Jake didn't care. From that moment on, he seemed to hold the world in his hands and turn it as he desired. The convention-the convention he hadn't wanted-went smooth as silk, slick as petroleum jelly. The platform called for ending reparations to the USA, restoring a sound currency, punishing the people who'd botched the war, putting Negroes in their place, and making the Confederate States strong again (by which Jake meant rearming, but he remained too leery of the United States to say so openly). It passed by thunderous voice vote; Jake hoped it would grab lots of headlines.
The next day was his. People made speeches praising him. He'd helped draft some of them. His nomination went forward as smoothly as the Confederate advance on Philadelphia should have gone at the start of the Great War. No one else's name was raised. He became the Freedom Party's choice on the first ballot.
He let it be known he wanted Ferdinand Koenig to run with him. The Freedom Party secretary had backed him when he needed it most, and deserved his reward. That didn't go quite so smoothly as the first two days of the convention had. Willy Knight let his name be placed in nomination, and his followers made fervent speeches about balancing the ticket geographically. Having made their speeches, they sat down-and got steamrollered.

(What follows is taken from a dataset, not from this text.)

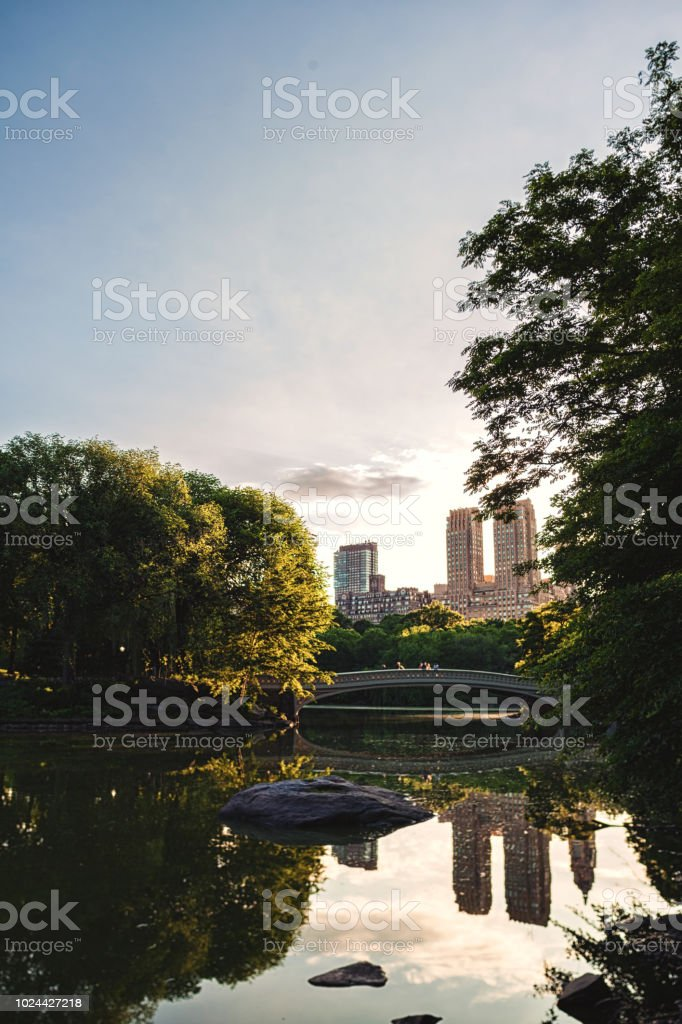 NYC skyline from Central Park royalty-free stock photo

Knight sent Jake a note saying he hadn't known they would do it. It might possibly have been true. Jake wouldn't have bet a postage stamp on it.
On the night after the convention nominated Koenig, Feather-ston stood on the stage at the front of the smoke-filled hall and stared out at the throng of delegates calling his name. The hair at the nape of his neck tried to stand up. Three and a half years before, he'd climbed up on a streetcorner crate to take Anthony Dresser's place because the founder of the Freedom Party wasn't up to speaking to even a couple of dozen people. Thousands waited for Jake's words now. Millions-he hoped-would vote for him come November.
'We're on the way!'' he shouted, and the hall erupted in cheers. He held up his hands. Silence fell, instantly and completely. God must have felt this way after He made the heavens and the earth. 'We're on the way!' Jake repeated. 'The Freedom Party is on the way-we're on the way to Richmond. The Confederate States are on the way-they're on the way back. And the white race is on the way-on the way to settling accounts with the coons who stabbed us in the back and kept us from winning the war. And we should have won the war. You all know that. We should have won the war!'
Not even his upraised hands could keep the Freedom Party delegates from yelling their heads off. He basked in the applause like a rosebush basking in the sun. When he began to speak again, the noise cut off. 'The Whigs say vote for them, everything's fine, nothing's wrong, nothing's really changed a bit.' Jake's guffaw was coarse as horsehair. 'Bet you a million dollars they're wrong.' He pulled a $1,000,000 banknote from his pocket, crumpled it up, and threw it away.
Laughter erupted, loud as the cheers had been. Jake went on, 'The Rad Libs say everything's fine, and all we need to do is cozy on up to the USA.' He looked out at the crowd. 'You-all want to cozy on up to the USA?' The roar of No! almost knocked him off his feet.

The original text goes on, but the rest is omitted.